## What is needed
Output the data word for word, dropping every image.

## Data for this task
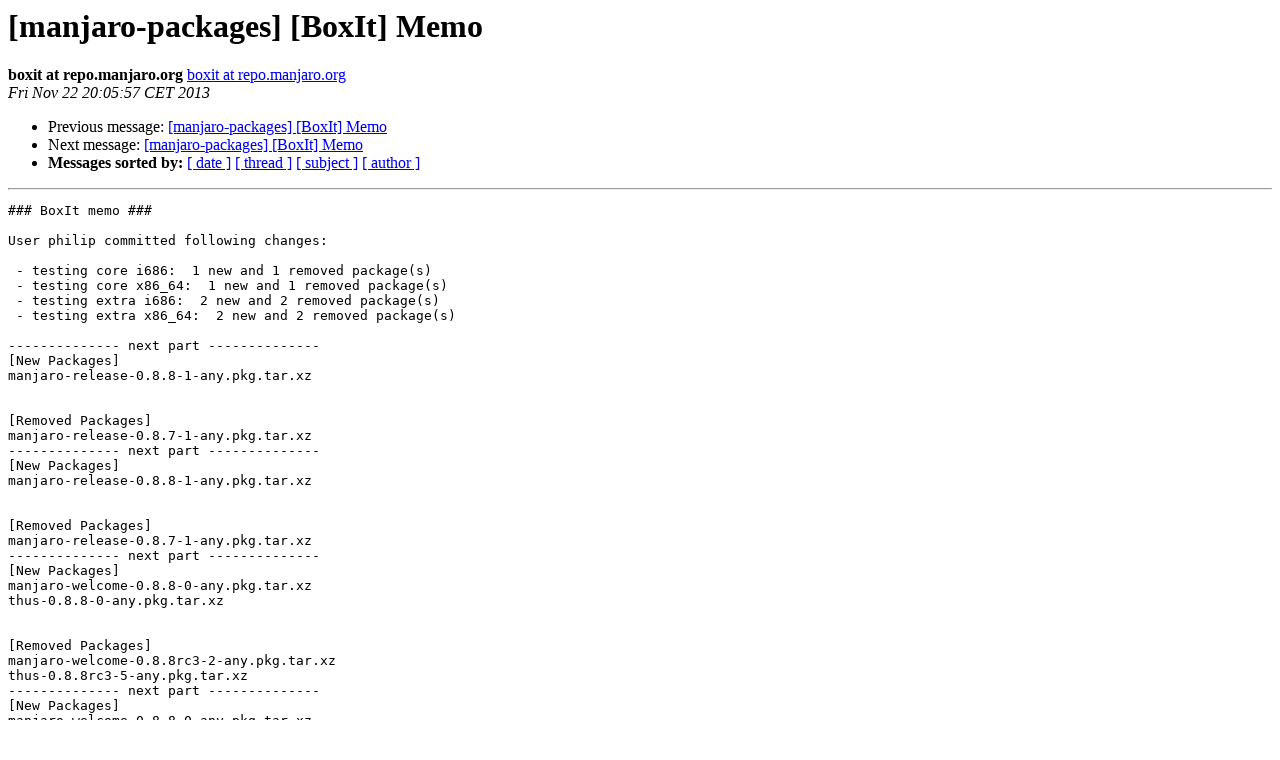

--- FILE ---
content_type: text/html
request_url: https://lists.manjaro.org/pipermail/manjaro-packages/Week-of-Mon-20131118/000125.html
body_size: 3340
content:
<!DOCTYPE HTML PUBLIC "-//W3C//DTD HTML 4.01 Transitional//EN">
<HTML>
 <HEAD>
   <TITLE> [manjaro-packages] [BoxIt] Memo
   </TITLE>
   <LINK REL="Index" HREF="index.html" >
   <LINK REL="made" HREF="mailto:manjaro-packages%40manjaro.org?Subject=Re%3A%20%5Bmanjaro-packages%5D%20%5BBoxIt%5D%20Memo&In-Reply-To=%3CE1Vjw3B-0000l6-89%40Debian%3E">
   <META NAME="robots" CONTENT="index,nofollow">
   <style type="text/css">
       pre {
           white-space: pre-wrap;       /* css-2.1, curent FF, Opera, Safari */
           }
   </style>
   <META http-equiv="Content-Type" content="text/html; charset=us-ascii">
   <LINK REL="Previous"  HREF="000124.html">
   <LINK REL="Next"  HREF="000126.html">
 </HEAD>
 <BODY BGCOLOR="#ffffff">
   <H1>[manjaro-packages] [BoxIt] Memo</H1>
    <B>boxit at repo.manjaro.org</B> 
    <A HREF="mailto:manjaro-packages%40manjaro.org?Subject=Re%3A%20%5Bmanjaro-packages%5D%20%5BBoxIt%5D%20Memo&In-Reply-To=%3CE1Vjw3B-0000l6-89%40Debian%3E"
       TITLE="[manjaro-packages] [BoxIt] Memo">boxit at repo.manjaro.org
       </A><BR>
    <I>Fri Nov 22 20:05:57 CET 2013</I>
    <P><UL>
        <LI>Previous message: <A HREF="000124.html">[manjaro-packages] [BoxIt] Memo
</A></li>
        <LI>Next message: <A HREF="000126.html">[manjaro-packages] [BoxIt] Memo
</A></li>
         <LI> <B>Messages sorted by:</B> 
              <a href="date.html#125">[ date ]</a>
              <a href="thread.html#125">[ thread ]</a>
              <a href="subject.html#125">[ subject ]</a>
              <a href="author.html#125">[ author ]</a>
         </LI>
       </UL>
    <HR>  
<!--beginarticle-->
<PRE>### BoxIt memo ###

User philip committed following changes:

 - testing core i686:  1 new and 1 removed package(s)
 - testing core x86_64:  1 new and 1 removed package(s)
 - testing extra i686:  2 new and 2 removed package(s)
 - testing extra x86_64:  2 new and 2 removed package(s)

-------------- next part --------------
[New Packages]
manjaro-release-0.8.8-1-any.pkg.tar.xz


[Removed Packages]
manjaro-release-0.8.7-1-any.pkg.tar.xz
-------------- next part --------------
[New Packages]
manjaro-release-0.8.8-1-any.pkg.tar.xz


[Removed Packages]
manjaro-release-0.8.7-1-any.pkg.tar.xz
-------------- next part --------------
[New Packages]
manjaro-welcome-0.8.8-0-any.pkg.tar.xz
thus-0.8.8-0-any.pkg.tar.xz


[Removed Packages]
manjaro-welcome-0.8.8rc3-2-any.pkg.tar.xz
thus-0.8.8rc3-5-any.pkg.tar.xz
-------------- next part --------------
[New Packages]
manjaro-welcome-0.8.8-0-any.pkg.tar.xz
thus-0.8.8-0-any.pkg.tar.xz


[Removed Packages]
manjaro-welcome-0.8.8rc3-2-any.pkg.tar.xz
thus-0.8.8rc3-5-any.pkg.tar.xz
</PRE>


<!--endarticle-->
    <HR>
    <P><UL>
        <!--threads-->
	<LI>Previous message: <A HREF="000124.html">[manjaro-packages] [BoxIt] Memo
</A></li>
	<LI>Next message: <A HREF="000126.html">[manjaro-packages] [BoxIt] Memo
</A></li>
         <LI> <B>Messages sorted by:</B> 
              <a href="date.html#125">[ date ]</a>
              <a href="thread.html#125">[ thread ]</a>
              <a href="subject.html#125">[ subject ]</a>
              <a href="author.html#125">[ author ]</a>
         </LI>
       </UL>

<hr>
<a href="http://lists.manjaro.org/cgi-bin/mailman/listinfo/manjaro-packages">More information about the manjaro-packages
mailing list</a><br>
</body></html>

## Result of this exercise
--- FILE ---
content_type: text/html
request_url: https://lists.manjaro.org/pipermail/manjaro-packages/Week-of-Mon-20131118/000125.html
body_size: 3340
content:
<!DOCTYPE HTML PUBLIC "-//W3C//DTD HTML 4.01 Transitional//EN">
<HTML>
 <HEAD>
   <TITLE> [manjaro-packages] [BoxIt] Memo
   </TITLE>
   <LINK REL="Index" HREF="index.html" >
   <LINK REL="made" HREF="mailto:manjaro-packages%40manjaro.org?Subject=Re%3A%20%5Bmanjaro-packages%5D%20%5BBoxIt%5D%20Memo&In-Reply-To=%3CE1Vjw3B-0000l6-89%40Debian%3E">
   <META NAME="robots" CONTENT="index,nofollow">
   <style type="text/css">
       pre {
           white-space: pre-wrap;       /* css-2.1, curent FF, Opera, Safari */
           }
   </style>
   <META http-equiv="Content-Type" content="text/html; charset=us-ascii">
   <LINK REL="Previous"  HREF="000124.html">
   <LINK REL="Next"  HREF="000126.html">
 </HEAD>
 <BODY BGCOLOR="#ffffff">
   <H1>[manjaro-packages] [BoxIt] Memo</H1>
    <B>boxit at repo.manjaro.org</B> 
    <A HREF="mailto:manjaro-packages%40manjaro.org?Subject=Re%3A%20%5Bmanjaro-packages%5D%20%5BBoxIt%5D%20Memo&In-Reply-To=%3CE1Vjw3B-0000l6-89%40Debian%3E"
       TITLE="[manjaro-packages] [BoxIt] Memo">boxit at repo.manjaro.org
       </A><BR>
    <I>Fri Nov 22 20:05:57 CET 2013</I>
    <P><UL>
        <LI>Previous message: <A HREF="000124.html">[manjaro-packages] [BoxIt] Memo
</A></li>
        <LI>Next message: <A HREF="000126.html">[manjaro-packages] [BoxIt] Memo
</A></li>
         <LI> <B>Messages sorted by:</B> 
              <a href="date.html#125">[ date ]</a>
              <a href="thread.html#125">[ thread ]</a>
              <a href="subject.html#125">[ subject ]</a>
              <a href="author.html#125">[ author ]</a>
         </LI>
       </UL>
    <HR>  
<!--beginarticle-->
<PRE>### BoxIt memo ###

User philip committed following changes:

 - testing core i686:  1 new and 1 removed package(s)
 - testing core x86_64:  1 new and 1 removed package(s)
 - testing extra i686:  2 new and 2 removed package(s)
 - testing extra x86_64:  2 new and 2 removed package(s)

-------------- next part --------------
[New Packages]
manjaro-release-0.8.8-1-any.pkg.tar.xz


[Removed Packages]
manjaro-release-0.8.7-1-any.pkg.tar.xz
-------------- next part --------------
[New Packages]
manjaro-release-0.8.8-1-any.pkg.tar.xz


[Removed Packages]
manjaro-release-0.8.7-1-any.pkg.tar.xz
-------------- next part --------------
[New Packages]
manjaro-welcome-0.8.8-0-any.pkg.tar.xz
thus-0.8.8-0-any.pkg.tar.xz


[Removed Packages]
manjaro-welcome-0.8.8rc3-2-any.pkg.tar.xz
thus-0.8.8rc3-5-any.pkg.tar.xz
-------------- next part --------------
[New Packages]
manjaro-welcome-0.8.8-0-any.pkg.tar.xz
thus-0.8.8-0-any.pkg.tar.xz


[Removed Packages]
manjaro-welcome-0.8.8rc3-2-any.pkg.tar.xz
thus-0.8.8rc3-5-any.pkg.tar.xz
</PRE>


<!--endarticle-->
    <HR>
    <P><UL>
        <!--threads-->
	<LI>Previous message: <A HREF="000124.html">[manjaro-packages] [BoxIt] Memo
</A></li>
	<LI>Next message: <A HREF="000126.html">[manjaro-packages] [BoxIt] Memo
</A></li>
         <LI> <B>Messages sorted by:</B> 
              <a href="date.html#125">[ date ]</a>
              <a href="thread.html#125">[ thread ]</a>
              <a href="subject.html#125">[ subject ]</a>
              <a href="author.html#125">[ author ]</a>
         </LI>
       </UL>

<hr>
<a href="http://lists.manjaro.org/cgi-bin/mailman/listinfo/manjaro-packages">More information about the manjaro-packages
mailing list</a><br>
</body></html>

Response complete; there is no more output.